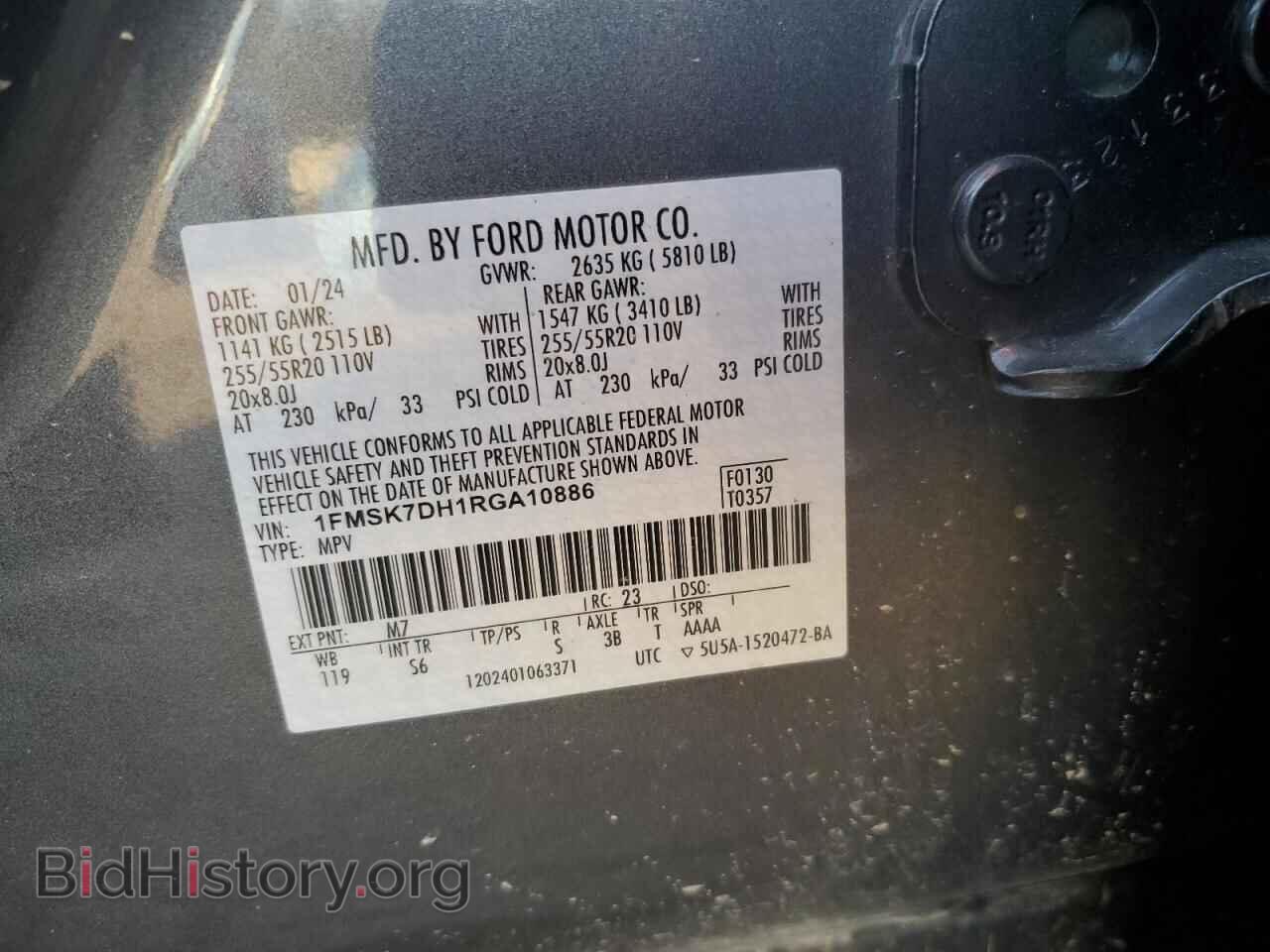 2024 FORD EXPLORER - VIN: 1FMSK7DH1RGA10886 - Photo 12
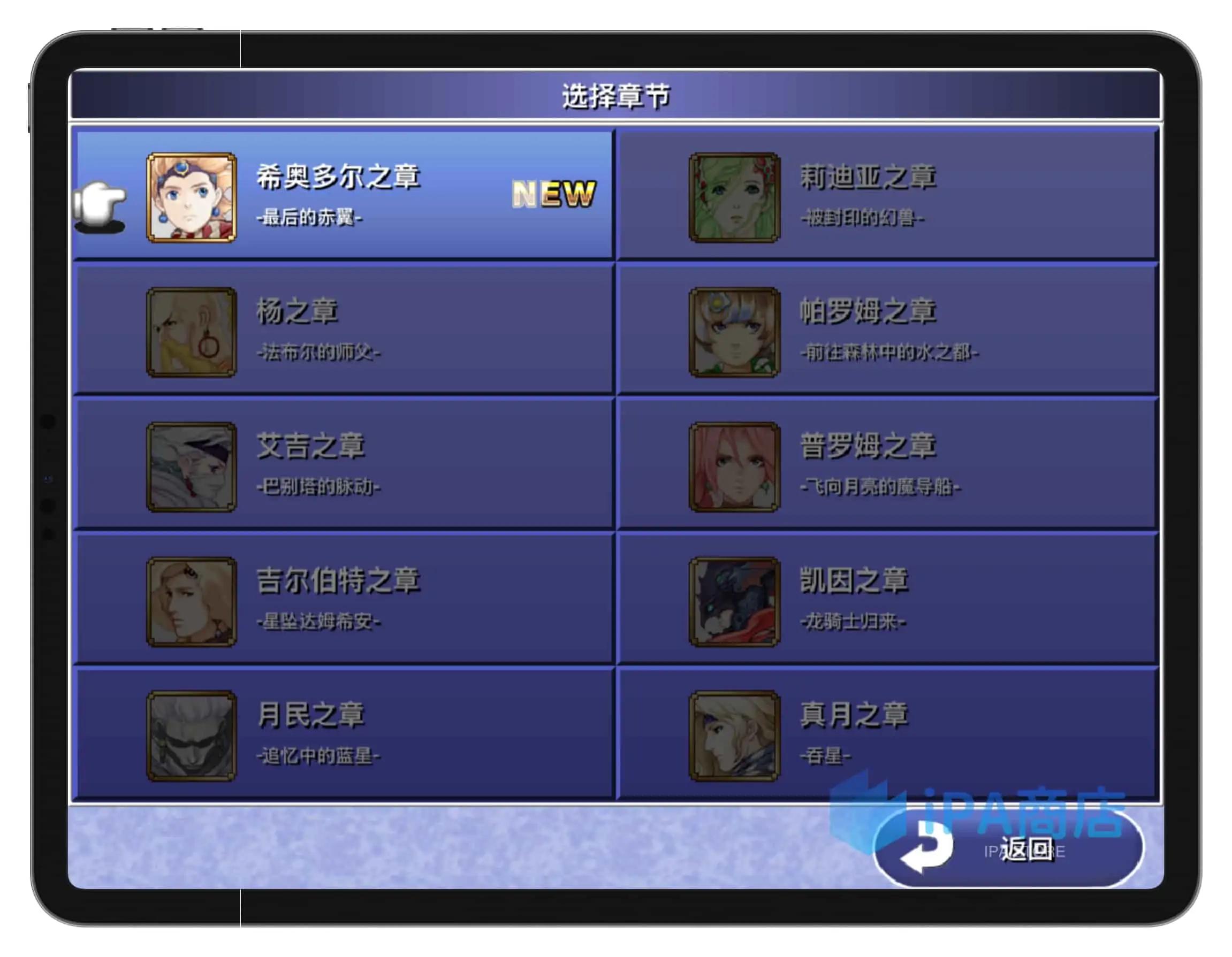 最终幻想IV：月之归还 截图 1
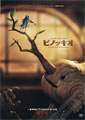 Guillermo del Toro's Pinocchio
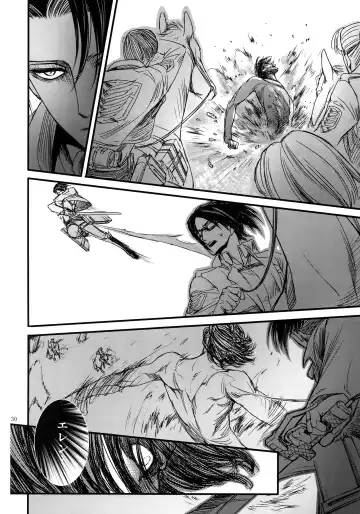 [Valero] EreLe Sairokushuu Fhentai - Page 29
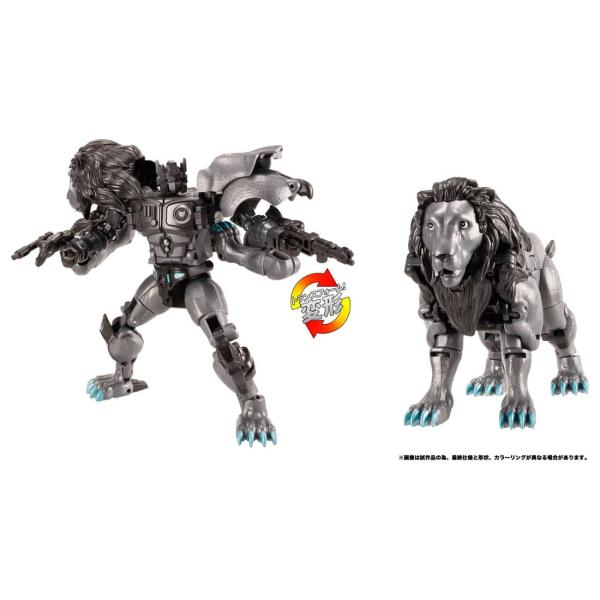 新品 タカラトミー トランスフォーマー レガシー TL-46 ネメシスレオ 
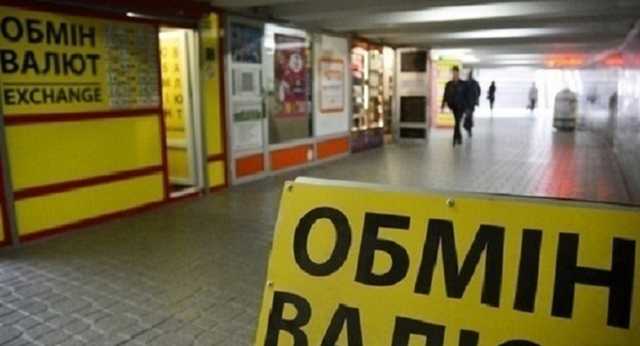 Девальвационные ожидания украинцев ухудшились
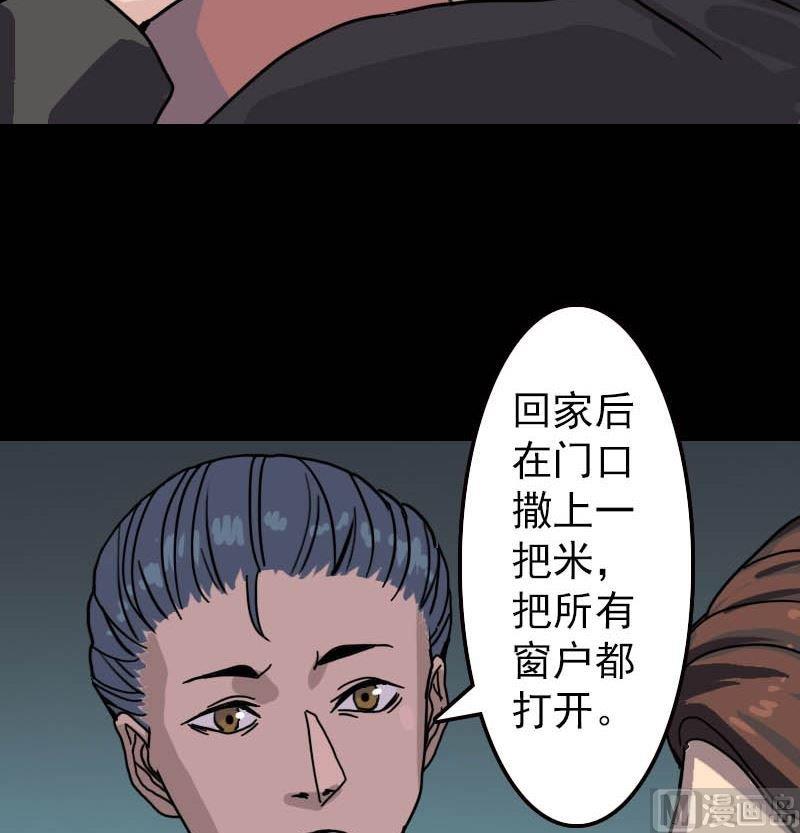 🍣天降横祸 第12话 入口不见了 第40页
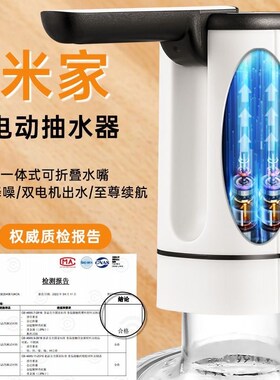 折叠桶装水抽水器电动压水器家用饮水机泵取水器大桶水Z自动上水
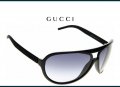 Оригинални очила Gucci , снимка 1 - Слънчеви и диоптрични очила - 32960952
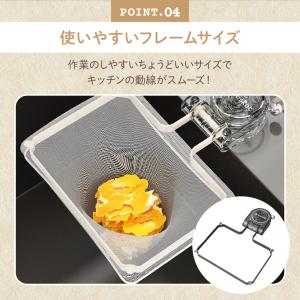 水切りネットホルダー キッチン 便利グッズ 衛...の詳細画像5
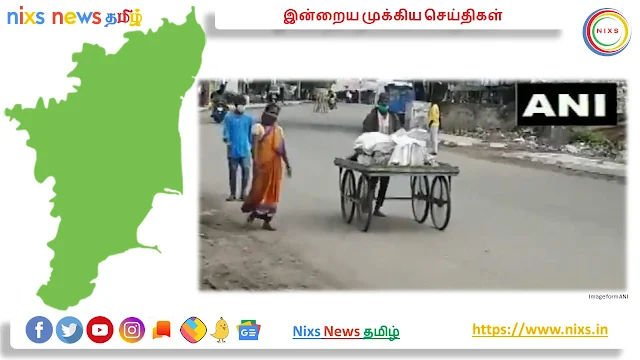 இறந்தநபரை மூட்டையாக கட்டி தள்ளுவண்டியில்... இப்படியுமா இருப்பாங்க...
==========
> **REQUIRED ACTION**: Output the full listing verbatim, but drop the images.

> **OUTPUT FOR THIS TASK**:
 2024 FORD EXPLORER - VIN: 1FMSK7DH1RGA10886 - Photo 12
 最终幻想IV：月之归还 截图 1
 Guillermo del Toro's Pinocchio
 [Valero] EreLe Sairokushuu Fhentai - Page 29
 新品 タカラトミー トランスフォーマー レガシー TL-46 ネメシスレオ 
 Девальвационные ожидания украинцев ухудшились
 🍣天降横祸 第12话 入口不见了 第40页
 折叠桶装水抽水器电动压水器家用饮水机泵取水器大桶水Z自动上水
 Оригинални очила Gucci , снимка 1 - Слънчеви и диоптрични очила - 32960952
 水切りネットホルダー キッチン 便利グッズ 衛...の詳細画像5
 இறந்தநபரை மூட்டையாக கட்டி தள்ளுவண்டியில்... இப்படியுமா இருப்பாங்க...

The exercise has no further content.